EXERCISE: Give back exactly the lines from the one containing "What is the measured separation" through the end of the records, including both, and no others.

MATERIAL TO PROCESS:
- - - -

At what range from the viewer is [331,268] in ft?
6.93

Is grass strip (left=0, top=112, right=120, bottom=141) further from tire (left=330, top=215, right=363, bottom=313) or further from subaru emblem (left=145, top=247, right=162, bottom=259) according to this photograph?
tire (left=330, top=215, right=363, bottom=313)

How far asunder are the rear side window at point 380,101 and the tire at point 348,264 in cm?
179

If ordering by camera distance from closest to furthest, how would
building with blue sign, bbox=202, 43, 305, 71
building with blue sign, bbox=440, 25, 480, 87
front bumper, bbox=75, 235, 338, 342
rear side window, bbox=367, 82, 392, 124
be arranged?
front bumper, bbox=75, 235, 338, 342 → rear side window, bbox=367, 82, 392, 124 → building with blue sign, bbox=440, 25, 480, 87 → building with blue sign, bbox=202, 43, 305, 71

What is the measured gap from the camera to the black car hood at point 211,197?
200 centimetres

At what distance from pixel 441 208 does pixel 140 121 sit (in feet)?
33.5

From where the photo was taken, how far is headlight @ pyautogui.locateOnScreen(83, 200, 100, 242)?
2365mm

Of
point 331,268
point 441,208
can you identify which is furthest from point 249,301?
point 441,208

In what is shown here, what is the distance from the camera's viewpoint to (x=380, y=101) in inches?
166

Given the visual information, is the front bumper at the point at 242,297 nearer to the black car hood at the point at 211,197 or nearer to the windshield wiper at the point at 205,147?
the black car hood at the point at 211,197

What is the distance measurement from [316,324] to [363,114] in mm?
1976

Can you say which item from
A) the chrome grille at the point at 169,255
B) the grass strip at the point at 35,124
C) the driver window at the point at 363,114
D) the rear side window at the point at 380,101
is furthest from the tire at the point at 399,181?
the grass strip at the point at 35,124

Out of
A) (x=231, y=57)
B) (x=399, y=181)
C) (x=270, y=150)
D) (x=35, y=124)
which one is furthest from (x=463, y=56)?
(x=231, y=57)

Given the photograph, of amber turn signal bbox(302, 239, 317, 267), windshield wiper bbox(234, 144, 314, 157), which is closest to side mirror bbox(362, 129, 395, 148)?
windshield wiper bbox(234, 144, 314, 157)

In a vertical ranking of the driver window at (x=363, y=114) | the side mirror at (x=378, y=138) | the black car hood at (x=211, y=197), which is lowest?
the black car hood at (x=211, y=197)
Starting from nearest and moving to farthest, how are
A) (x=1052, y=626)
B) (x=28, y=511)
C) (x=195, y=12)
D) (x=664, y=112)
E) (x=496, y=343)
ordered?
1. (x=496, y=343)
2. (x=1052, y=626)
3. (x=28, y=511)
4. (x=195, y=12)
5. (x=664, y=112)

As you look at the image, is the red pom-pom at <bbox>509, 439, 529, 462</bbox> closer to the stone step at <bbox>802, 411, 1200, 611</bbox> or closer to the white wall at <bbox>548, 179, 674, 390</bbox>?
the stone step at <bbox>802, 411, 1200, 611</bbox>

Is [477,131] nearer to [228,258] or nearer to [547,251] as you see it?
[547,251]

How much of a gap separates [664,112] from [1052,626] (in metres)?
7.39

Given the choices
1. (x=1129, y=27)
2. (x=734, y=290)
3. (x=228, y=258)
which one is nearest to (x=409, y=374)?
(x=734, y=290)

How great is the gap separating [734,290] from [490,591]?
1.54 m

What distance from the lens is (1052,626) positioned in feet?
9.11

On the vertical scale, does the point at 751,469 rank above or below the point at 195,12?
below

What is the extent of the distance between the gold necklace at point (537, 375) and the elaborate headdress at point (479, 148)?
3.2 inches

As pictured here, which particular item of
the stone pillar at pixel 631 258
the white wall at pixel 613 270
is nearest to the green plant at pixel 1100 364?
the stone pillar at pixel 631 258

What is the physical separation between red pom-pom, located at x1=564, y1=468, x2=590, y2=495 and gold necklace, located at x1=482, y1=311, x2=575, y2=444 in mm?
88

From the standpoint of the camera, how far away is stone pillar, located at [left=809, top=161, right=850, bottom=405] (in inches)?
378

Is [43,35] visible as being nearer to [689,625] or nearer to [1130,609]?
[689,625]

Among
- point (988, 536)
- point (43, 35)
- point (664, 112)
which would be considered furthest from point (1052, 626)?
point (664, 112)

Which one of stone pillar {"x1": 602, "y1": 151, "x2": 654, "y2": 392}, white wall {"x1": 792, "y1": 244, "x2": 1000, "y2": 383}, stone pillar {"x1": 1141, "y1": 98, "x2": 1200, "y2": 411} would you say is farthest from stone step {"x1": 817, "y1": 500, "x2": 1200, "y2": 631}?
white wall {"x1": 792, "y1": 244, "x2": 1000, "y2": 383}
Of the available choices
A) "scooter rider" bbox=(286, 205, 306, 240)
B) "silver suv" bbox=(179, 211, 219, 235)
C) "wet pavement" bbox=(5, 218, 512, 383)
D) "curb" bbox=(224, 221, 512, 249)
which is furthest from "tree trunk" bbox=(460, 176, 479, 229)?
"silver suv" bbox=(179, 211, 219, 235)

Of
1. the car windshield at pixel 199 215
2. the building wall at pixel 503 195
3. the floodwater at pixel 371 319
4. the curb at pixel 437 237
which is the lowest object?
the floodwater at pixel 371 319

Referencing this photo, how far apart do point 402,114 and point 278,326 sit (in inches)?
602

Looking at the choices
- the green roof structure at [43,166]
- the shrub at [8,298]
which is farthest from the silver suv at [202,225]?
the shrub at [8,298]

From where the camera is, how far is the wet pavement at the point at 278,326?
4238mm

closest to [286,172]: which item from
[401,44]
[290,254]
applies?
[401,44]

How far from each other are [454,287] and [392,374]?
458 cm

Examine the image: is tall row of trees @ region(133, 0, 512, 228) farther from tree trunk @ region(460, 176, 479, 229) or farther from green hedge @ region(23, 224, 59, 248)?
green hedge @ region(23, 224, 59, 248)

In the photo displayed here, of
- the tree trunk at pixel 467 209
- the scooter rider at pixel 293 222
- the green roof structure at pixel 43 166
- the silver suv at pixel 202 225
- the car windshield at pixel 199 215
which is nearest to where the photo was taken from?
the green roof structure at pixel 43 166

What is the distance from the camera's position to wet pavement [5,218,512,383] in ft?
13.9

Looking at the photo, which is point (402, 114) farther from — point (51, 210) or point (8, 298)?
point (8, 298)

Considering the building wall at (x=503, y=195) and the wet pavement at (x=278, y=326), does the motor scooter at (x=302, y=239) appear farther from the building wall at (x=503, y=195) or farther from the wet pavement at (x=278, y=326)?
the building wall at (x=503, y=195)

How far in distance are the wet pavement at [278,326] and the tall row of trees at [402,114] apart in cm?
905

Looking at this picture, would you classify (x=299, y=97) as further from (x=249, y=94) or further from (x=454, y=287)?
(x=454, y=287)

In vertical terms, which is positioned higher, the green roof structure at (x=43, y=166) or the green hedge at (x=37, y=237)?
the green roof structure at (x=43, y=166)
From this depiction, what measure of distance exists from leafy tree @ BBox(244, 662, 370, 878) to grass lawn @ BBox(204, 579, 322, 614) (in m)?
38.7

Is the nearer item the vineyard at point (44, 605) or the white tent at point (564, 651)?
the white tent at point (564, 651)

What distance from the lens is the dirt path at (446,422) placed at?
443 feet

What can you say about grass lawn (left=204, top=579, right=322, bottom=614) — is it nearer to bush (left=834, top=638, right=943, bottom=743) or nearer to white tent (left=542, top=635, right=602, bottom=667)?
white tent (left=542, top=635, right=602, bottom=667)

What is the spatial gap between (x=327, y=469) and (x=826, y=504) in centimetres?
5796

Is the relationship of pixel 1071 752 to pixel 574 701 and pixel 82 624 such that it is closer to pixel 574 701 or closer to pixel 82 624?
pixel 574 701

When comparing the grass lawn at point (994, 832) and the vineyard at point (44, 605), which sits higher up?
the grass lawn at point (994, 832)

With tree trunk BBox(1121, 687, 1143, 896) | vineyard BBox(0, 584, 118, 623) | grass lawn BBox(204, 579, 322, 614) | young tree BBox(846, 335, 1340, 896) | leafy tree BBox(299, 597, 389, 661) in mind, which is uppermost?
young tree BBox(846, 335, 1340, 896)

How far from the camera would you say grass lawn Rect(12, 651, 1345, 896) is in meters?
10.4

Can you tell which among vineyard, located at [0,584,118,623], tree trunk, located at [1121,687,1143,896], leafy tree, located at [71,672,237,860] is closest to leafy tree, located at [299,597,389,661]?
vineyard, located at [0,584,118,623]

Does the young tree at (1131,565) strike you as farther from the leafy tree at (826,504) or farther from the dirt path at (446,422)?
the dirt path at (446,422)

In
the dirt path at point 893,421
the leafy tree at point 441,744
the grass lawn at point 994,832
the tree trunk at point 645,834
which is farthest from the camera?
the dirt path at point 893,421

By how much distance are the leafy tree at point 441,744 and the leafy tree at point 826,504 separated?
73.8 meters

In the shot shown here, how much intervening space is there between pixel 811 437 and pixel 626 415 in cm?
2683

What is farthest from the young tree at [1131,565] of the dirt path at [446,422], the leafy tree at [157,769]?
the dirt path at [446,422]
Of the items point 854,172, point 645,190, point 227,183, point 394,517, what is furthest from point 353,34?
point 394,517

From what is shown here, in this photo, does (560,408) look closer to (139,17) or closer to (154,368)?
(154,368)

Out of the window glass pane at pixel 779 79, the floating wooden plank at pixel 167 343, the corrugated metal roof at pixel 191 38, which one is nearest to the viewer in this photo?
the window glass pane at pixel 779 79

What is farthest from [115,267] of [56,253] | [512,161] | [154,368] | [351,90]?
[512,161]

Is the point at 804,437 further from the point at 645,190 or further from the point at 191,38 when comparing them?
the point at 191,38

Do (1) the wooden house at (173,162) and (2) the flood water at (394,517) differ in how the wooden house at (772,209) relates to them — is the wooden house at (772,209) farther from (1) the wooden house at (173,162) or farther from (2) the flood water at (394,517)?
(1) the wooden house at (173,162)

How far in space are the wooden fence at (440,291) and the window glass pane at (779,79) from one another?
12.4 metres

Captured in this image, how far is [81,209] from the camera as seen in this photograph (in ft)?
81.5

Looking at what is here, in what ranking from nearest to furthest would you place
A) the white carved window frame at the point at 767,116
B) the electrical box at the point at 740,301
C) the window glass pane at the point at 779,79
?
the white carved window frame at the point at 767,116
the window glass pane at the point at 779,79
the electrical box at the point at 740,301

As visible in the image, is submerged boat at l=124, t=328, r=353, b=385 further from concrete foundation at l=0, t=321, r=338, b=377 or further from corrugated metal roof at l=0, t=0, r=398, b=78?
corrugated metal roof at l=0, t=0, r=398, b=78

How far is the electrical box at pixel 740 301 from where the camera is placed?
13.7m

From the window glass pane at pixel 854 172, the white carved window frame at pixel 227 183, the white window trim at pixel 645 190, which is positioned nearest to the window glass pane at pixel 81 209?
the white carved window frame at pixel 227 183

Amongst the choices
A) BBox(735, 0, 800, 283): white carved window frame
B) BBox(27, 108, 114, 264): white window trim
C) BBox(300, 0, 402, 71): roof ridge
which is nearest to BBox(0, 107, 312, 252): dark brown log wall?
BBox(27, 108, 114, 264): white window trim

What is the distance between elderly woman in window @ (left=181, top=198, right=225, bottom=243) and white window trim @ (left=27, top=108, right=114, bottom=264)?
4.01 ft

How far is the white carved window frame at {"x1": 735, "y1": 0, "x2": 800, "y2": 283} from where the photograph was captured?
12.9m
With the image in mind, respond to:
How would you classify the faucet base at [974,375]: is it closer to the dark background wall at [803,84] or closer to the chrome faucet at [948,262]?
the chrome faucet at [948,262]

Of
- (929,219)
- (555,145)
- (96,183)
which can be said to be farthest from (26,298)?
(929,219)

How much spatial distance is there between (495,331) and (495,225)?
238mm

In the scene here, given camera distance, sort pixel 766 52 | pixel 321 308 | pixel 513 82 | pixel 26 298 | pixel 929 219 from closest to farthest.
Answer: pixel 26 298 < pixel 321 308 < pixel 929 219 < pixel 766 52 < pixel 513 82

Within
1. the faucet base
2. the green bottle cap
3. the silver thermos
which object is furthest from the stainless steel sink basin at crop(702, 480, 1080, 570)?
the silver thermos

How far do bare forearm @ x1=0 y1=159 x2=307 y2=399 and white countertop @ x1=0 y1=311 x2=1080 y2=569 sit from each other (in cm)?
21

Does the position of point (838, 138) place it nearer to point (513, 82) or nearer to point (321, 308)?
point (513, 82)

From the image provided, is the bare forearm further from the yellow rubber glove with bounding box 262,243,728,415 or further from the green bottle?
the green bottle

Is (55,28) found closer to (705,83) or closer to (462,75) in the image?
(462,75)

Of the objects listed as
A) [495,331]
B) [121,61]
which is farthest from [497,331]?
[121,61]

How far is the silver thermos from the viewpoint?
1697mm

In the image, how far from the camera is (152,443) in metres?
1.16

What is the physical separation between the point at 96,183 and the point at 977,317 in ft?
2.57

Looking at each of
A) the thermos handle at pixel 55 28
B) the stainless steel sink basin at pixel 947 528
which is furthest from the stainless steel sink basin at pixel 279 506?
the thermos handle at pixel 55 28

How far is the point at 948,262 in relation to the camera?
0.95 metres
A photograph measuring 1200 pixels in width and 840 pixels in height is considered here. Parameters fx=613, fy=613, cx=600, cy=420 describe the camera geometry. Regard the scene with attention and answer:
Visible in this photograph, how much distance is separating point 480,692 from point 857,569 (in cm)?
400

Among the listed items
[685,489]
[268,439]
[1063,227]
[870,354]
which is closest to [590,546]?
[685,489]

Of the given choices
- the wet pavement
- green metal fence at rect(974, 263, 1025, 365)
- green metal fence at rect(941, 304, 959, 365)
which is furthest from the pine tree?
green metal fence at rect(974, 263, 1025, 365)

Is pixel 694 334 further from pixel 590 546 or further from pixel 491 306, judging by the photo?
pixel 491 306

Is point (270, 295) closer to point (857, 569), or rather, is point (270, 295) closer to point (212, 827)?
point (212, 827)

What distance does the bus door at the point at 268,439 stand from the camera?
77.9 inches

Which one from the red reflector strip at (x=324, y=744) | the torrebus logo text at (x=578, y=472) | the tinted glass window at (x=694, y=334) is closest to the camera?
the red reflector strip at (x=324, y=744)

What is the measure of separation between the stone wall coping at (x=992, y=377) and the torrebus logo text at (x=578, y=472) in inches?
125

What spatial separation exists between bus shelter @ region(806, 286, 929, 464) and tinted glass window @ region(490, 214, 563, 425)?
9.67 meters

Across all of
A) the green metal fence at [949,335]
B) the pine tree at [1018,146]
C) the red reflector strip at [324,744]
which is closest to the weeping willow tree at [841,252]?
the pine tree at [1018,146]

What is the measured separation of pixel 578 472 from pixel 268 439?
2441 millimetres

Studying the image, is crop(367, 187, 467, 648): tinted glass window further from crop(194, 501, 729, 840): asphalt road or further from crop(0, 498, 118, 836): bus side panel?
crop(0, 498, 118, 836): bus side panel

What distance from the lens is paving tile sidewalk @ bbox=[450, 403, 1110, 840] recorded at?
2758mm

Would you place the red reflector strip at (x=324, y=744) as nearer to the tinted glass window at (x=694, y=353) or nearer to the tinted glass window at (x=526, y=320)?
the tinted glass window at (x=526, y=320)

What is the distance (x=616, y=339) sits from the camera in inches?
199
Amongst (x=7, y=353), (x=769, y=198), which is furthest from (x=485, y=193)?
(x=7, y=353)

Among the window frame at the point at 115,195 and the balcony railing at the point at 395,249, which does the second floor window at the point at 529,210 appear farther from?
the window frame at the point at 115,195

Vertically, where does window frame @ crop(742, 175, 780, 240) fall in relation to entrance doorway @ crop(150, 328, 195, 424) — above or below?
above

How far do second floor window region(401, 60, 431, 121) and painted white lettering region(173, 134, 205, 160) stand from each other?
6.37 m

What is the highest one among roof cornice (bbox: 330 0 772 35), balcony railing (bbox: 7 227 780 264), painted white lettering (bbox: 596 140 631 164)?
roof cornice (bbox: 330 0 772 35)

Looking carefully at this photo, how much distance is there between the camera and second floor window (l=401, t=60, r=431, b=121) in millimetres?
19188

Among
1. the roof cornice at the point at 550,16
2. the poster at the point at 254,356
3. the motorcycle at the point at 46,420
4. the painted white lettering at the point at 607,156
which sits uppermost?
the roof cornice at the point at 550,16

- - - -

THE OUTPUT:
What is the measured separation of pixel 578 472 from pixel 268 439?
2441 millimetres

Studying the image, is crop(367, 187, 467, 648): tinted glass window further from crop(194, 501, 729, 840): asphalt road or further from crop(0, 498, 118, 836): bus side panel?
crop(0, 498, 118, 836): bus side panel

What distance from the lens is paving tile sidewalk @ bbox=[450, 403, 1110, 840] recorded at?
2758mm

Would you place the red reflector strip at (x=324, y=744) as nearer to the tinted glass window at (x=694, y=353) or nearer to the tinted glass window at (x=526, y=320)?
the tinted glass window at (x=526, y=320)

What is the distance (x=616, y=339) sits from the camera in inches?
199
Amongst (x=7, y=353), (x=769, y=198), which is furthest from (x=485, y=193)?
(x=7, y=353)

Among the window frame at the point at 115,195 and the balcony railing at the point at 395,249, which does the second floor window at the point at 529,210 appear farther from?
the window frame at the point at 115,195

Vertically, where does window frame @ crop(742, 175, 780, 240) fall in relation to entrance doorway @ crop(150, 328, 195, 424) — above or below?
above

How far do second floor window region(401, 60, 431, 121) and painted white lettering region(173, 134, 205, 160) stand from each other?
6.37 m

What is the highest one among roof cornice (bbox: 330 0 772 35), balcony railing (bbox: 7 227 780 264), painted white lettering (bbox: 596 140 631 164)?
roof cornice (bbox: 330 0 772 35)

Looking carefully at this photo, how much distance is there between the camera and second floor window (l=401, t=60, r=431, b=121) in millimetres?
19188

Among
1. the roof cornice at the point at 550,16
2. the poster at the point at 254,356
3. the motorcycle at the point at 46,420
4. the painted white lettering at the point at 607,156
which sits uppermost?
the roof cornice at the point at 550,16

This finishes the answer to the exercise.